In a one-page communiqué to its membership dated Monday, union leadership told editorial staffer they hoped the lopsidedness of the vote against the contract worked to their favor.

“The Guild’s bargaining committee will formally notify the company in a letter today and stress that the overwhelming margin (93 percent of the vote against the proposal) demonstrates the need to return to the table to find a middle ground on outstanding differences,” the letter read. The guild will also ask the company to keep a federal mediator, which they just recently admitted, at future bargaining sessions.

The company hasn’t said previously whether it would seek to impose the contract, releasing only terse, single-sentence statements about its long-running guild dispute (it’s company policy not to comment on personnel issues). Tom O’Connor, the local Gannett operation’s spokesperson didn’t respond to an email query for comment Monday afternoon.

UPDATE: Democrat and Chronicle Spokesperson Tom Flynn just emailed with the official company statement. Here it is:
"Our position has been stated many times. We presented a final and best offer to the union. A decision on that contract was entirely in the hands of its membership. We have nothing more to say at this time, out of respect to our employees."

--- Krestia DeGeorge

11.14.2006

Superintendent search begins

The same executive search company that is taking Rochester school Superintendent Manuel Rivera away to Boston has been hired to find his replacement.

The Rochester School Board announced today that Hamilton, Rabinovitz & Alschuler will conduct the search. The firm has placed superintendents and high-level executives in large urban districts throughout the country, including Los Angeles and Minneapolis.

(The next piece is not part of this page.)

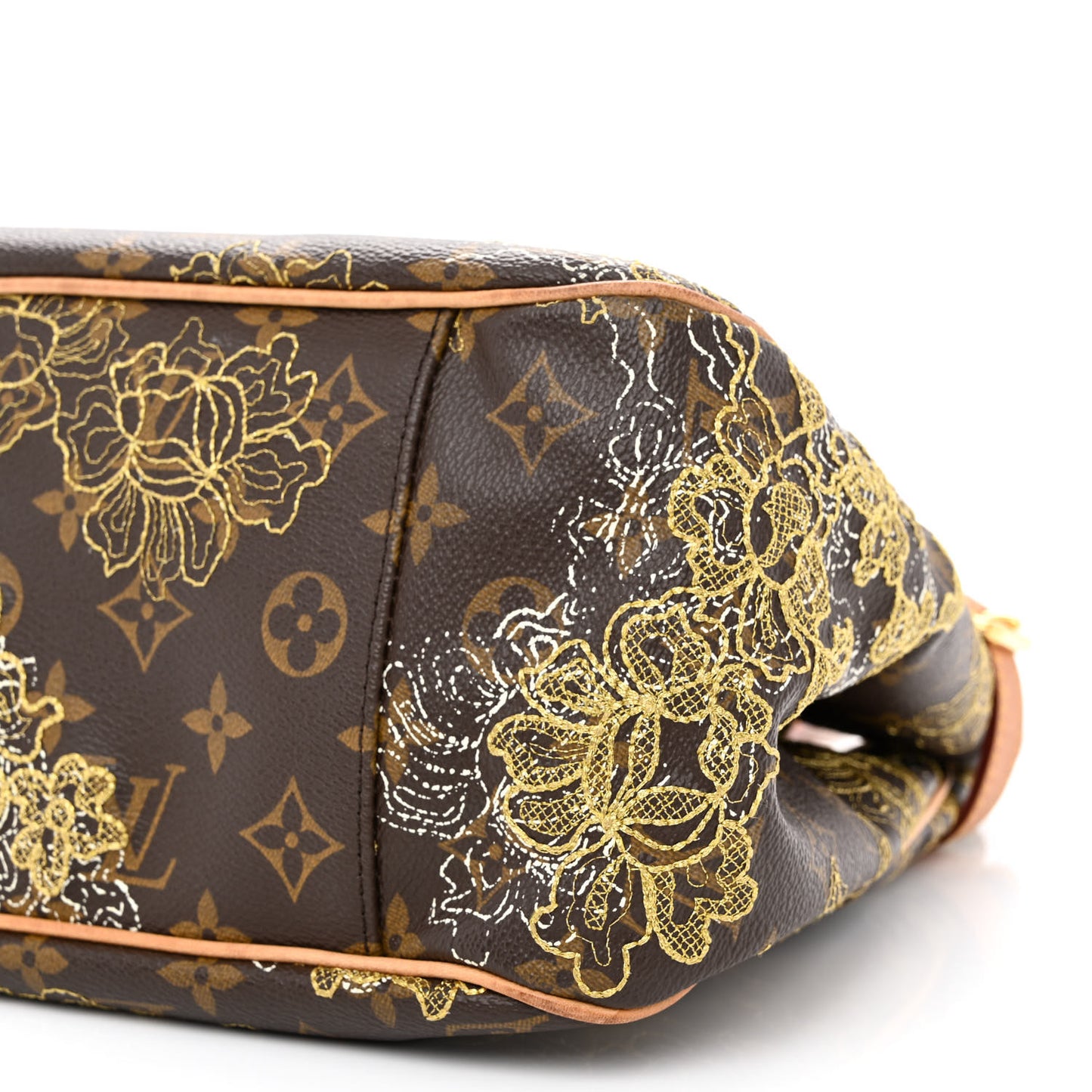 Monogram Dentelle Batignolles Horizontal Gold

“Our biggest concerns were finding a superintendent with experience in an urban district, and one with sensibility for working with diverse communities,” said board member Tom Brennan. “We’re also looking for someone who can make a commitment and stay a while, because stability is important.”

The district received proposals from 13 search firms, but Brennan said it was the contacts Hamilton, Rabinovitz & Alschuler seemed to have in education settings, including colleges and universities, that helped the company land the job.

No salary range or timeframe for review of applicants has been decided.

“But the board is entirely in agreement that we are going to conduct this search out in the open with as much community engagement as possible,” Brennan said. “This is not going to be conducted behind closed doors.”

--- Tim Louis Macaluso

Rudy runs

At about 5 o'clock in the evening yesterday, word got out that Rudy Giuliani has formed a presidential exploratory committee (a formality that lets candidates raise money for a possible bid for the White House). Just an hour later Working Families Party Executive Director Can Cantor was first out of the gate with this jab:
"For nearly seven years and nine months, Rudy Giuliani proved himself to be one of the most divisive figures in New York City's history – and that's saying a lot. He almost completely erased that image in an instant. But if Giuliani is actually now a serious presidential candidate – and this is not simply a gambit to boost his consulting business – I suspect the rest of the country will be introduced to the real Rudy – the divider, not the uniter."